Extract provided |
..........
Figure 1 shows time points of significant amplitude differences between younger and older children for the two RAN tasks. For Discrete picture RAN (Figure 1A), significant differences appeared between younger and older children from 400 ms after stimulus presentation, and extend until 750 ms. Concerning Discrete letter RAN (Figure 1B), significant differences across age-groups are observed from 160 to 190 ms and from 350 to 410 ms after stimulus presentation. In both tasks amplitudes were more negative on posterior electrodes (see O1 displayed on Figures 1A,B) for the younger group.
Figure 1. Significant differences on ERP waveform amplitudes for each electrode (y axes) and time-point (x-axes) between younger and older children for the two discrete RAN tasks: discrete picture RAN (A) and discrete letter RAN, (B). Only differences over at least four clustered electrodes and 10 time frames, with an alpha criterion of 0.05 are displayed in red. The channel yielding the significant differences of amplitudes and an example waveform is displayed under each graph (O1) with time-windows of significant effects displayed with a red shape. (For interpretation of the reference to color in this figure legend, the reader is referred to the web version of this article).
..........
Dataset records |
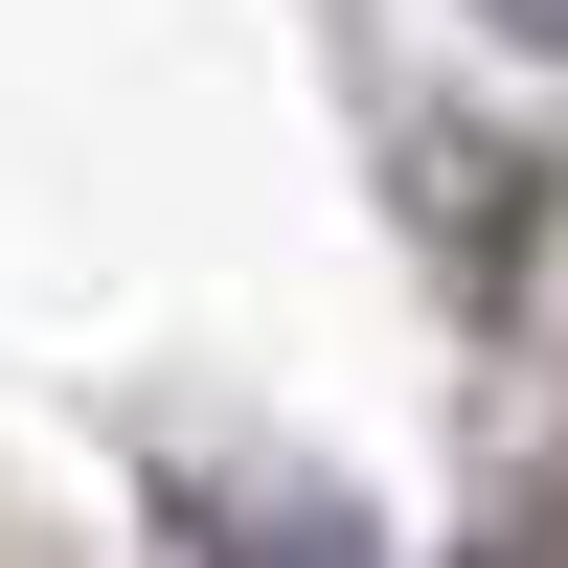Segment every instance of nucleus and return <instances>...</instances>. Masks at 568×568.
<instances>
[{
  "label": "nucleus",
  "instance_id": "1",
  "mask_svg": "<svg viewBox=\"0 0 568 568\" xmlns=\"http://www.w3.org/2000/svg\"><path fill=\"white\" fill-rule=\"evenodd\" d=\"M500 23H524V45H568V0H500Z\"/></svg>",
  "mask_w": 568,
  "mask_h": 568
}]
</instances>
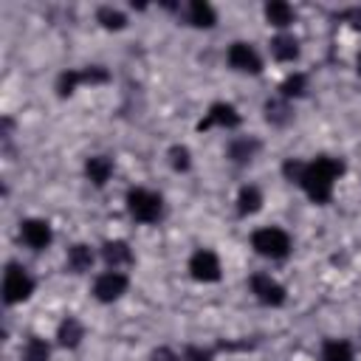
..........
Tasks to perform |
(a) List every time window of significant amplitude differences between younger and older children reported in the passage on RAN age differences, along with the task each one belongs to.
(b) Write the next part of the passage on RAN age differences, starting after its final sentence.

Expected results |
(a)
Discrete picture RAN: 400 to 750 ms after stimulus presentation
Discrete letter RAN: 160 to 190 ms after stimulus presentation
Discrete letter RAN: 350 to 410 ms after stimulus presentation

(b)
Figure 2 shows the time-points of significant amplitude differences between good and poor readers. In the discrete picture RAN task (Figure 2A), significant differences between good and poor readers appeared in the N2 time-interval (i.e., 200–250 ms) on a large cluster of central-anterior channels and in a short later time-window (i.e., from 380 to 410 ms after stimulus presentation) on a small cluster of electrodes In the N2 time-interval amplitudes were more negative on posterior electrodes for poor readers (see Figure 2A). No significant differences between good and poor readers were found in the Discrete letter RAN task (Figure 2B).
Figure 2. Significant differences on ERP waveform amplitudes s for each electrode (y axes) and time-point (x-axes) between poor and good readers for the two discrete RAN tasks: discrete picture RAN (A) and discrete letter RAN (B). Only differences over at least four clustered electrodes and 10 time frames, with an alpha criterion of 0.05 are displayed in red. The channel yielding the significant differences of amplitudes and an example waveform is displayed under the graph (O1) with time-windows of significant effects displayed with a red shape. (For interpretation of the reference to color in this figure legend, the reader is referred to the web version of this article).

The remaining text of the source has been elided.